Du côté du concert Benjamin Jayet et Philippe Besnard, aux côtés de RegroupementPPLocal pour mener la fronde contre le projet de restructuration financière, on estime que l'objectif est atteint puisque le plan a été rejeté. "La présence au Conseil d'administration aurait été une bonne chose mais n'est pas rédhibitoire. Nous soutenons pleinement Arnaud Marion (nommé administrateur hier) pour travailler à la restructuration de la dette de Solocal qui reste la priorité", expliquent les deux investisseurs à AOF.

Avec 7% du capital de Solocal, le concert appelle aussi "Jean-Pierre Rémy et Robert de Metz (respectivement DG et président du Conseil d'administration de Solocal) à prendre du recul et à se concentrer sur l'opérationnel". "Les actionnaires ont été très clairs sur leur propre capacité à négocier avec les créanciers un nouveau plan de restructuration qui soit acceptable par tous", assurent Benjamin Jayet et Philippe Besnard.
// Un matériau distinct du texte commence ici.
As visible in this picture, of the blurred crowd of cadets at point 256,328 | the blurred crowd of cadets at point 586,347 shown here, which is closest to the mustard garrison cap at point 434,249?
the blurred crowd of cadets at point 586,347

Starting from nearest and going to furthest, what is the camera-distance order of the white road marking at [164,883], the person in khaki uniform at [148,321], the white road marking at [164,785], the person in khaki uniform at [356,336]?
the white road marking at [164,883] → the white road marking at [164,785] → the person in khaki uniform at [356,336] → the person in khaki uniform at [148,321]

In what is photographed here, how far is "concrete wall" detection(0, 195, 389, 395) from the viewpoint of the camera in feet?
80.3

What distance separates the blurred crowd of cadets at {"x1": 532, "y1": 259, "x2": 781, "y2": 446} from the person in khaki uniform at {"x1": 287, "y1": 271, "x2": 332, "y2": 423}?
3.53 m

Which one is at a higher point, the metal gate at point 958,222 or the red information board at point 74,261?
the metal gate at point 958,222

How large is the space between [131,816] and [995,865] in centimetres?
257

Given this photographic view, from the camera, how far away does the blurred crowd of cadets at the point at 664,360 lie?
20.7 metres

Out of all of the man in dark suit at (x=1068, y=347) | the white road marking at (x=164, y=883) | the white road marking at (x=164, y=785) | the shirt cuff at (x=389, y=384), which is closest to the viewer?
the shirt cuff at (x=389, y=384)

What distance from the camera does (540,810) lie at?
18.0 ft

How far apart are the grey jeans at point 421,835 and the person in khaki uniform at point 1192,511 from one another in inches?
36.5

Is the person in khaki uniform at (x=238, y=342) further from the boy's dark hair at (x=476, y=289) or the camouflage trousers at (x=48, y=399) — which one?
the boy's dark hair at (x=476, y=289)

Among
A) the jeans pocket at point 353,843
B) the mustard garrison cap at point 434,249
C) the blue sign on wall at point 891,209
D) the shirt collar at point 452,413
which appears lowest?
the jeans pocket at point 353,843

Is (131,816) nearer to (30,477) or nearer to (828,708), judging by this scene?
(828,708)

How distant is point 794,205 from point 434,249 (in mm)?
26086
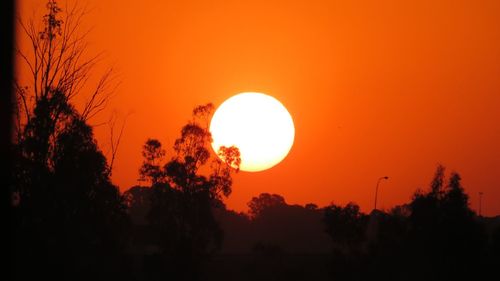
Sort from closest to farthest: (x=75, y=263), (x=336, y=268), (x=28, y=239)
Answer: (x=28, y=239) < (x=75, y=263) < (x=336, y=268)

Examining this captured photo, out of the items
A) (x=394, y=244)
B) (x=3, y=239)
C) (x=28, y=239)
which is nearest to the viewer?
(x=3, y=239)

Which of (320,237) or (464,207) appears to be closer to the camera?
(464,207)

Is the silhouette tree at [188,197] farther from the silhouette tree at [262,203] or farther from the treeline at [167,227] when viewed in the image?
the silhouette tree at [262,203]

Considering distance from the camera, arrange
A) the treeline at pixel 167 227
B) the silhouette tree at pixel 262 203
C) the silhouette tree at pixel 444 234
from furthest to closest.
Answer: the silhouette tree at pixel 262 203 → the silhouette tree at pixel 444 234 → the treeline at pixel 167 227

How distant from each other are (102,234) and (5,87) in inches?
558

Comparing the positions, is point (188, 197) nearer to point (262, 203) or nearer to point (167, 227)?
point (167, 227)

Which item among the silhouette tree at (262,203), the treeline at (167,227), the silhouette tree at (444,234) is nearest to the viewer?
the treeline at (167,227)

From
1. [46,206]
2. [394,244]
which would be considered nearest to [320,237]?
[394,244]

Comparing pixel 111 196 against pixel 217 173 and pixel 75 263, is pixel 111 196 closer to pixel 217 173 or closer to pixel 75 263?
pixel 75 263

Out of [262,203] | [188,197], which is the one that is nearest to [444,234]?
[188,197]

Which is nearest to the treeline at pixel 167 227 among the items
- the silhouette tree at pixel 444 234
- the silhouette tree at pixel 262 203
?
the silhouette tree at pixel 444 234

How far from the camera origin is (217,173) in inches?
A: 2341

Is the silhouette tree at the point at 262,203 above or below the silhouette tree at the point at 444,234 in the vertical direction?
above

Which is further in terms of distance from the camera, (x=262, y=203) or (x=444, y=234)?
(x=262, y=203)
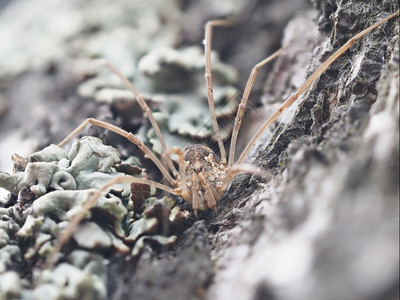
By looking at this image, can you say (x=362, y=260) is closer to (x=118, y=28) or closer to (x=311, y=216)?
(x=311, y=216)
Sollicitée par AOF, la direction de Solocal n'était pas disponible immédiatement pour répondre à nos questions.

En termes de gouvernance, la victoire des actionnaires minoritaires apparait en revanche incomplète. En effet, ils ont obtenu trois nouveaux administrateurs, faisant passer le Conseil de Solocal de huit à 11 membres, alors qu'ils en demandaient sept.

Certains porteurs ont semble-t-il fait défaut après une tentative de "putsch" menée par une partie des opposants, selon le terme employé ce matin par Natixis. Contrairement a ce qui avait été initialement souhaité par les actionnaires frondeurs, la révocation d'une partie du Conseil - les quatre membres du Comité des rémunérations - a été demandée lors de l'AG. Voyant que cette mesure, ajoutée à la nomination de sept nouveaux administrateurs, entrainerait le renouvellement de plus de la moitié du Conseil, les actionnaires ont fait machine arrière. Un tel changement dans la gouvernance aurait en effet rendu exigibles immédiatement 350 millions d'euros de dettes.

Face à cette menace, et après une suspension de séance d'une quarantaine de minutes au cours de laquelle ils ont accordé leurs positions, les opposants sont finalement revenus sur leur demande et n'ont demandé le départ que de Robert de Metz, résolution sur laquelle ils n'ont pas été suivis par le collège des actionnaires.